Many corporates are finding it difficult to attract investors and they are wondering about the value of the markets if they can’t be used for raising funds. “Corporates are very frustrated,” says Mark Gillespie, a partner in Deloitte Consulting’s corporate advisory team.

“Companies with nice businesses, a sensible management team and no corporate trip-ups are not confident about their ability to do deals that require equity. The trend is for mid-caps to be out of favour.”

Fitch’s Pitman points out that the agency is currently working on one or two ratings that suggest companies will be back tapping the bond market in the not-too-distant future. “Investors will look across the scale and do a stringent credit appraisal after the past 12-to-18 months of turbulence,” he says. “They will look at solid industrial corporates with perhaps a little bit too much debt on their books. This will be in the solid business areas and not highly leveraged telecoms, for instance.”

But bond issuance is not the only market that corporates are looking at to raise cash.

It would be naive to assume that because some of the global investment banks have shown themselves willing to go down-market to meet smaller issuers’ needs, that they really mean what they say. There is little point in any mid-cap trying to build a relationship with Goldman Sachs or Morgan Stanley. They will be gone as soon as the markets stage a turnaround, simply because with the cost structures they carry, in normal times they cannot make any money on a #300m deal.

As for syndicated lending, to give them their due the banks have been sticking at it, providing debt capacity in tricky times. They’re taking a more cautious approach these days, but we haven’t yet seen a knee-jerk reaction of pulling credit as occurred in the recession of the early 1990s.

However, the rising star is another area of financing, and there is a prevailing view that this year will see a lot more PTP (public-to-private) transactions. “The level of corporate activity has dropped sharply and the view is that it’s not coming back this year,” says Deloitte’s Gillespie.

“But people are reconciled to current prices so mid-cap corporate activity is likely to pick up, as institutions are willing to sell.”

Money is burning a hole in people’s pockets – look at Philip Green and his multiple retail forays.

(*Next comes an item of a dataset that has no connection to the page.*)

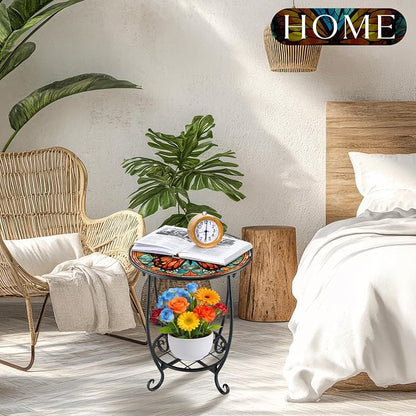 Cinnvoice Outdoor Side Table Round Small Mosaic Patio Accent Indoor End Plant Coffee Tea Table for Yard Patio Porch Garden Living Room, Bedroom(Butterfly B Style,12 Inch)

Investors are aware that pricing has come back as an issue. With the falls that have taken place in the past 12-to-18 months, a lot of FDs will be looking at ridiculously low multiples of potential target companies. They will be concerned largely about the next year or so, asking themselves if they can make an acquisition without stepping on any banana skins in the unpredictable next year or so, and they are less worried about the medium term.

Bonds are staging a comeback, while private equity looks set to become the flavour of the year. In fact, it now accounts for about half of all M&A activity in the UK. The money is there and a number of UK corporates are quite explicitly saying they are comfortable with their 2003 figures.

Given a chance, they will borrow, and they will buy.